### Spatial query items
## start

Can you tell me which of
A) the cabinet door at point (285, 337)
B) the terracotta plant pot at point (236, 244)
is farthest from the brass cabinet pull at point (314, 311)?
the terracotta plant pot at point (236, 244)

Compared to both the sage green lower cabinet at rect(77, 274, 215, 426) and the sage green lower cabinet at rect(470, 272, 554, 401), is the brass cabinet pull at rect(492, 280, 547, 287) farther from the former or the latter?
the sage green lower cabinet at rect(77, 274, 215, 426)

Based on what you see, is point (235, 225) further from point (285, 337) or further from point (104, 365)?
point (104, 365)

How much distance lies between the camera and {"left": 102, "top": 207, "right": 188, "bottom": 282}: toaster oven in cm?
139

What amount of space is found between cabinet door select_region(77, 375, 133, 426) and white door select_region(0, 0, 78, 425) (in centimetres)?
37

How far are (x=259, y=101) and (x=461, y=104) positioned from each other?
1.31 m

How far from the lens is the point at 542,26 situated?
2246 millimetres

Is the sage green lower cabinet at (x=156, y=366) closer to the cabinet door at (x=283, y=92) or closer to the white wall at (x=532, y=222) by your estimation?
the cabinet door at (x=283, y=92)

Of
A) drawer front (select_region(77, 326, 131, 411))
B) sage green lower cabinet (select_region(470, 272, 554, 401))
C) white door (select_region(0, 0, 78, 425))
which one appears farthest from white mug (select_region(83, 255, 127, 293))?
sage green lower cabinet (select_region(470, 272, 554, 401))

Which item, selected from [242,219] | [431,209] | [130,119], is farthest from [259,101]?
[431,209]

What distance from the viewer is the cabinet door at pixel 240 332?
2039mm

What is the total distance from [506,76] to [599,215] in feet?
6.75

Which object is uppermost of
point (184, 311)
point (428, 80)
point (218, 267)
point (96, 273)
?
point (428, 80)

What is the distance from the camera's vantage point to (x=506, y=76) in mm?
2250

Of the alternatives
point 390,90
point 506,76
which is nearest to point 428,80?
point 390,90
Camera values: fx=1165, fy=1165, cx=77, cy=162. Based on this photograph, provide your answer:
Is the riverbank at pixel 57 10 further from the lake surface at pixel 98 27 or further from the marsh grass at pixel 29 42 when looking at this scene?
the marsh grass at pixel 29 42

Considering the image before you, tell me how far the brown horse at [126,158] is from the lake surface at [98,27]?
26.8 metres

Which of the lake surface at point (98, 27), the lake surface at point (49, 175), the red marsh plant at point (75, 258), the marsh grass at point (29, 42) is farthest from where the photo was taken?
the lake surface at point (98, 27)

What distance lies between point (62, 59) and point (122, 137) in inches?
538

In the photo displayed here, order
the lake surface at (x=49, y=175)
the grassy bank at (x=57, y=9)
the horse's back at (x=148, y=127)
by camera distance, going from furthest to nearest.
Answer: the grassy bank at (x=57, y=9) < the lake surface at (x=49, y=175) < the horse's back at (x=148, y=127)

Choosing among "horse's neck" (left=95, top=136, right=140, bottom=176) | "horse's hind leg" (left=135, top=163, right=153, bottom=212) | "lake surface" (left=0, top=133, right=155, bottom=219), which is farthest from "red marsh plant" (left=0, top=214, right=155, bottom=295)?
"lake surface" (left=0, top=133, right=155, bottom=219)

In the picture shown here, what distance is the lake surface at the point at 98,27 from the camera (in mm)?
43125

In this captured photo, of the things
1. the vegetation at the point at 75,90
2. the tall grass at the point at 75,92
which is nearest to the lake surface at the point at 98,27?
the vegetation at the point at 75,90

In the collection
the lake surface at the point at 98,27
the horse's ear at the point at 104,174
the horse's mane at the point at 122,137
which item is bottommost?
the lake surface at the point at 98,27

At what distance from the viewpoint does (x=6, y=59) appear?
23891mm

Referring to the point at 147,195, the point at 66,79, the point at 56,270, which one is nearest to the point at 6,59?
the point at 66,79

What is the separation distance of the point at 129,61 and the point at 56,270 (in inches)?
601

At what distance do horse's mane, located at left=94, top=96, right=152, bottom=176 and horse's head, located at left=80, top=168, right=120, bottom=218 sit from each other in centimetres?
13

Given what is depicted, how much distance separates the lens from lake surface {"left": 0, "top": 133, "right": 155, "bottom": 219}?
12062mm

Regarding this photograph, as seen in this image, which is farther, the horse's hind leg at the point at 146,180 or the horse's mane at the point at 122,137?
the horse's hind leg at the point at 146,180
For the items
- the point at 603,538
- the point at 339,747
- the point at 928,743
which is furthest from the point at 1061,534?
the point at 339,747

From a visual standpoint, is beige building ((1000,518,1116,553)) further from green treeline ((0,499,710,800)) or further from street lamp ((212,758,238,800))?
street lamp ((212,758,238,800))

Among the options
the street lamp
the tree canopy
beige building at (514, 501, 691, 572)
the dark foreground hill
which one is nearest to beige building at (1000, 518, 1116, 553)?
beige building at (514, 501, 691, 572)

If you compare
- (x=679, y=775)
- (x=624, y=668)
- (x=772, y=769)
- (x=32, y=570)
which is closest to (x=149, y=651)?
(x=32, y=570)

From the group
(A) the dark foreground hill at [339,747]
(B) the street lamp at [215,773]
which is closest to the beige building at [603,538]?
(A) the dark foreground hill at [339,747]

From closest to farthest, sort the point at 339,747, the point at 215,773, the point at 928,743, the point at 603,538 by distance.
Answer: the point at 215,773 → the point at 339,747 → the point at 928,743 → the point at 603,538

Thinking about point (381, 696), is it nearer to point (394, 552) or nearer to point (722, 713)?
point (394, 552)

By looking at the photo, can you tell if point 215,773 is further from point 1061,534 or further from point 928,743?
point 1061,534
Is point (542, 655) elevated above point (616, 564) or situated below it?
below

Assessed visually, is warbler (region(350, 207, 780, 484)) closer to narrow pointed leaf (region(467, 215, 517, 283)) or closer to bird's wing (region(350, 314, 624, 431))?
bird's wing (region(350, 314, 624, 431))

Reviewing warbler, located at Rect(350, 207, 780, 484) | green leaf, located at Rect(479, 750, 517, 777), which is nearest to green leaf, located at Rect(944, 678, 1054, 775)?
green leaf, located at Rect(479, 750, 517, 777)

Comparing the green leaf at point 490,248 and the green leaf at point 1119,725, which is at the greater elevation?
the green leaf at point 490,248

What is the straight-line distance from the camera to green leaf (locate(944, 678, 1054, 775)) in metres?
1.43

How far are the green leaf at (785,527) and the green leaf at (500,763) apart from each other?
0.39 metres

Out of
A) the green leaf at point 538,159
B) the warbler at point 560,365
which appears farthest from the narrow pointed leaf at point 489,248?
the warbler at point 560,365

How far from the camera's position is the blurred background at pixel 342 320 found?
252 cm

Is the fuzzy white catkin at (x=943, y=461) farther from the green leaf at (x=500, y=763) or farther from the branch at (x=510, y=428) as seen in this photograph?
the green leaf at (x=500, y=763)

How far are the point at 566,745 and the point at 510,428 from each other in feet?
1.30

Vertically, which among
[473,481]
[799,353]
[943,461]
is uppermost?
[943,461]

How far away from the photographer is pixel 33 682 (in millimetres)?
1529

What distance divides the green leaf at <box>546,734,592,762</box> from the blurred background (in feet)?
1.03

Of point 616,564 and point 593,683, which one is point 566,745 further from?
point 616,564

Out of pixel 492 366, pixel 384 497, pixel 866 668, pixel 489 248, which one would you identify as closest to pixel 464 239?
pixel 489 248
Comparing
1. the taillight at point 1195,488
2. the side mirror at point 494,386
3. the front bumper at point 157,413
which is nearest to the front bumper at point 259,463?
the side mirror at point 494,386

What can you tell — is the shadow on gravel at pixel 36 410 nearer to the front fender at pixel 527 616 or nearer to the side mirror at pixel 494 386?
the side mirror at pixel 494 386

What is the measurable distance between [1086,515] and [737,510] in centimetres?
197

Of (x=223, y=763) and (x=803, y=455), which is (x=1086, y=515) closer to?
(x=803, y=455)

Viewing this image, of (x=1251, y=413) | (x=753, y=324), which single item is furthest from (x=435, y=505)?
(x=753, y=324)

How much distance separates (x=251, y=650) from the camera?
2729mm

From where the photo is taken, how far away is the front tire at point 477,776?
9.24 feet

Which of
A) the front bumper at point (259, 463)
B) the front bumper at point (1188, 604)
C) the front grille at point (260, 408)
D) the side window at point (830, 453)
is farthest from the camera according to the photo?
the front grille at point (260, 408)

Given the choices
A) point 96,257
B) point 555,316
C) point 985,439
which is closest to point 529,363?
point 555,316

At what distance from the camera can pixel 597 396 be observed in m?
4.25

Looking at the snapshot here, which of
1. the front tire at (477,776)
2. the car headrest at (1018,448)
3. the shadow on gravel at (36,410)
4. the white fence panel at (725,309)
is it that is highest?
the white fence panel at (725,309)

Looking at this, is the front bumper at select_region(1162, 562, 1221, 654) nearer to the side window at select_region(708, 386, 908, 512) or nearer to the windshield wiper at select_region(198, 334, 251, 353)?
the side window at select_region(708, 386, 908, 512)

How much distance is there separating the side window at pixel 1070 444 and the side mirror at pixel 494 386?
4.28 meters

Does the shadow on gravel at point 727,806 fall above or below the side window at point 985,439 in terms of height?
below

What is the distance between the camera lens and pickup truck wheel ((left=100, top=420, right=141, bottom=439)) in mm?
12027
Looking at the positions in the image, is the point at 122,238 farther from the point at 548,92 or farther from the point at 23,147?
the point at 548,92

## end

### WHAT TO DO
Put the lines from the one containing "Looking at this, is" through the end of the items into a Markdown table with columns Row and Line. Give each row a number and omit blank lines.

### ANSWER FOR THE TASK
| Row | Line |
|---|---|
| 1 | Looking at this, is the front bumper at select_region(1162, 562, 1221, 654) nearer to the side window at select_region(708, 386, 908, 512) or nearer to the windshield wiper at select_region(198, 334, 251, 353)? |
| 2 | the side window at select_region(708, 386, 908, 512) |
| 3 | How much distance is there separating the side window at pixel 1070 444 and the side mirror at pixel 494 386? |
| 4 | 4.28 meters |
| 5 | Does the shadow on gravel at point 727,806 fall above or below the side window at point 985,439 in terms of height? |
| 6 | below |
| 7 | What is the distance between the camera lens and pickup truck wheel ((left=100, top=420, right=141, bottom=439)) in mm? |
| 8 | 12027 |
| 9 | Looking at the positions in the image, is the point at 122,238 farther from the point at 548,92 or farther from the point at 23,147? |
| 10 | the point at 548,92 |